▸ WHAT THE EXERCISE ASKS
According to the essay on pregnancy in Manhattan, where did the writer and her husband spend most of last year?

== ARTICLE

Alexandra Starr discovers that in Manhattan expecting a baby is all about you and your performance, rather than the child: doctors and websites give the mother-to-be no quarter

Even Sylvia Plath (though usually pretty downbeat about life) viewed pregnancy as an exalted state. In her diary she characterised gestation as ‘the Great Experience a [woman’s] body is formed to partake of, to nourish’, while in her poem ‘Morning Song’ she celebrated feeling ‘cow heavy and floral’. Bringing children into the world clearly fulfilled a profound need for Plath. But I suspect that even she would have felt differently about the joys of maternity had she experienced it not in London in the early 1960s, but in Manhattan circa 2009.

Trust me, I know what I’m talking about. My husband and I spent most of last year in London, all the while ignoring our parents’ insinuations that we should attempt to produce British-born children. There were benefits to remaining a two-person household. We had evenings at the theatre followed by long dinners and trips to places as far flung as India and Egypt. Now that I’m stateside, a few months removed from first-time motherhood, however, I wonder if succumbing to familial pressure might not have been such a bad idea. It would have allowed me to escape the tyranny of a New York pregnancy.

====
== DATASET

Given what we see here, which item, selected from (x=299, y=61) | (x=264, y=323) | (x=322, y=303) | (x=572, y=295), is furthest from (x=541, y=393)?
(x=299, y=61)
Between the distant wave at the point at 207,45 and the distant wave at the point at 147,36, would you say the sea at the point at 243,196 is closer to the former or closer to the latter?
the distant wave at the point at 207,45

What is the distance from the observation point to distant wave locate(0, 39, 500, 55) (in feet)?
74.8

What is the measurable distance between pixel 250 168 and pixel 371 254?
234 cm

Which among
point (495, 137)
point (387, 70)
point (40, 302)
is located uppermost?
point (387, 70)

====
== DATASET

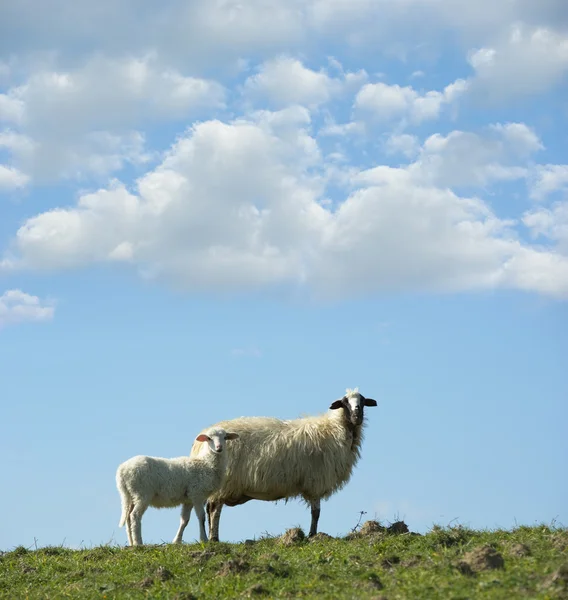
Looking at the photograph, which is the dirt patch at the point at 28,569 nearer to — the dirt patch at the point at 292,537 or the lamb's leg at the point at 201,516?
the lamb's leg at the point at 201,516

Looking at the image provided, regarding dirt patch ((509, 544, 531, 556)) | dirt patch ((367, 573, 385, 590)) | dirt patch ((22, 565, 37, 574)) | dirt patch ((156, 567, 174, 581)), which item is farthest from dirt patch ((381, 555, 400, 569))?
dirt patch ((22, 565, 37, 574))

====

▸ TASK SOLUTION
In London.